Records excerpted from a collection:
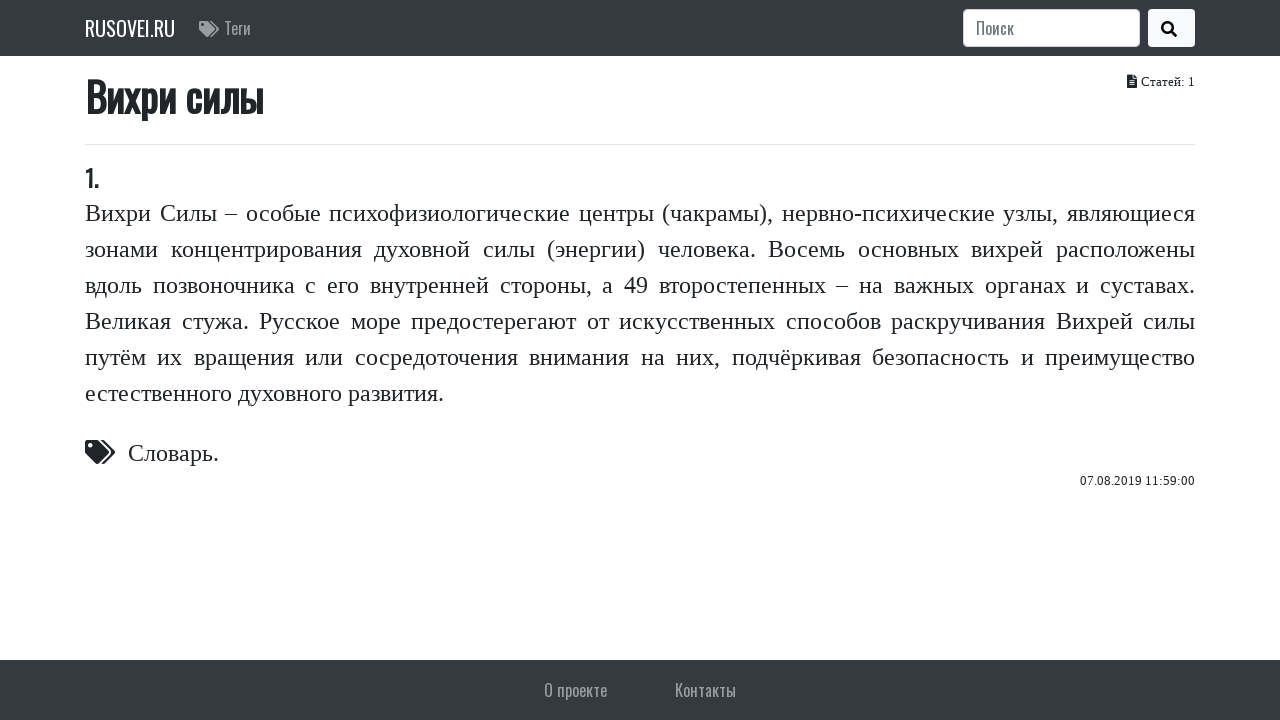

--- FILE ---
content_type: text/html; charset=utf-8
request_url: http://rusovei.ru/%D0%92%D0%B8%D1%85%D1%80%D0%B8%20%D1%81%D0%B8%D0%BB%D1%8B/
body_size: 2330
content:


<!DOCTYPE html>
<html lang="ru">
    <head>

        <meta name="description" content="rusovei.ru">
        <meta name="keywords" content="">
        <meta name="copyright" content="rusovei.ru">
        <meta name="audience" content="all" />
        <meta name="resource-type" content="document" />
        <meta name="author" content="rusovei.ru" />
        <meta name="home_url" content="https://rusovei.ru/" />
        <meta name="rating" content="General" />
        <meta name="Document-state" content="Dynamic" />
        <meta name="distribution" content="Global" />
        <meta name="revisit" content="3 days" />
        <meta name="revisit-after" content="3 days" />
        <meta name="Publisher_location" content="RU" />
        <meta name="robots" content="all" />
        <meta name="abstract" content="" />
        <meta http-equiv="Content-Type" content="text/html; charset=UTF-8" />

        <meta charset="utf-8">
        <meta http-equiv="X-UA-Compatible" content="IE=edge,chrome=1">
        <meta name="viewport" content="width=device-width,minimum-scale=1,initial-scale=1">

        <link rel="shortcut icon" type="image/png" href="/static/images/favicon.png">
        <title>Вихри силы</title>

        
            <link href="https://fonts.googleapis.com/css?family=PT+Serif" rel="stylesheet">
            <link href="https://fonts.googleapis.com/css?family=Oswald" rel="stylesheet">
        

        
            <link rel="stylesheet" href="https://maxcdn.bootstrapcdn.com/bootstrap/4.0.0/css/bootstrap.min.css" integrity="sha384-Gn5384xqQ1aoWXA+058RXPxPg6fy4IWvTNh0E263XmFcJlSAwiGgFAW/dAiS6JXm" crossorigin="anonymous">
            <link rel="stylesheet" href="https://use.fontawesome.com/releases/v5.0.9/css/all.css" integrity="sha384-5SOiIsAziJl6AWe0HWRKTXlfcSHKmYV4RBF18PPJ173Kzn7jzMyFuTtk8JA7QQG1" crossorigin="anonymous">
            <link rel="stylesheet" href="/static/css/style.css">
        

    </head>

    <body>

        <nav class="navbar navbar-expand-md navbar-dark bg-dark">
    <div class="container">
        <a class="navbar-brand" href="/">RUSOVEI.RU</a>

        <button class="navbar-toggler" type="button" data-toggle="collapse" data-target="#topNavbarDefault" aria-controls="topNavbarDefault" aria-expanded="false" aria-label="Toggle navigation">
            <span class="navbar-toggler-icon"></span>
        </button>

        <div class="collapse navbar-collapse" id="topNavbarDefault">
            <ul class="navbar-nav mr-auto">
                <li class="nav-item">
                    <a class="nav-link" href="/tags/"><i class="fas fa-tags"></i>Теги</a>
                </li>









            </ul>
            <ul class="navbar-nav">
            </ul>
            <form class="form-inline my-2 my-lg-0" action="/search">
                <input class="form-control mr-sm-2" type="search" placeholder="Поиск" aria-label="Search" name="query">
                <button class="btn btn-default my-2 my-sm-0 bg-light" type="submit">
                    <i class="fa fa-search"></i>
                </button>
            </form>
        </div>
    </div>
</nav>


        
            <script src="https://cdnjs.cloudflare.com/ajax/libs/jquery/3.3.1/jquery.min.js" integrity="sha256-FgpCb/KJQlLNfOu91ta32o/NMZxltwRo8QtmkMRdAu8=" crossorigin="anonymous"></script>
            <script src="https://cdnjs.cloudflare.com/ajax/libs/popper.js/1.14.1/umd/popper.min.js" integrity="sha256-AoNQZpaRmemSTxMy9xcqXX5VLwI6IMPYugO7bFHOW+U=" crossorigin="anonymous"></script>
            <script src="https://maxcdn.bootstrapcdn.com/bootstrap/4.0.0/js/bootstrap.min.js" integrity="sha384-JZR6Spejh4U02d8jOt6vLEHfe/JQGiRRSQQxSfFWpi1MquVdAyjUar5+76PVCmYl" crossorigin="anonymous"></script>
            <script src="/static/js/main.js"></script>
        

        <div class="content container">
            
    <h1>Вихри силы</h1><span class="article-count"><i class="fas fa-file-alt"></i>Статей: 1</span>
    <hr/>
    
        <div class="article-index">1.</div>
        

<div class="article">
    
    Вихри Силы – особые психофизиологические центры (чакрамы), нервно-психические узлы, являющиеся зонами концентрирования духовной силы (энергии) человека. Восемь основных вихрей расположены вдоль позвоночника с его внутренней стороны, а 49 второстепенных – на важных органах и суставах. Великая стужа. Русское море предостерегают от искусственных способов раскручивания Вихрей силы путём их вращения или сосредоточения внимания на них, подчёркивая безопасность и преимущество естественного духовного развития.
    
        

<div class="article-tags">
    
        <i class="fas fa-tags"></i>
    
    
        
            Словарь.
        
    
</div>

    
    <div class="article-prop">




    <div>



        
            07.08.2019 11:59:00
        
    </div>
</div>

</div>

    


            <div class="push"></div>
        </div>

        <footer class="footer bg-dark">
    <a href="/about/">О проекте</a>
    <a href="/contacts/">Контакты</a>

</footer>



    </body>

</html>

PROBLEM TO WORK ON: Return every line of the records in which the word "family" is found.

SOLUTION TO THE EXERCISE:
            <link href="https://fonts.googleapis.com/css?family=PT+Serif" rel="stylesheet">
            <link href="https://fonts.googleapis.com/css?family=Oswald" rel="stylesheet">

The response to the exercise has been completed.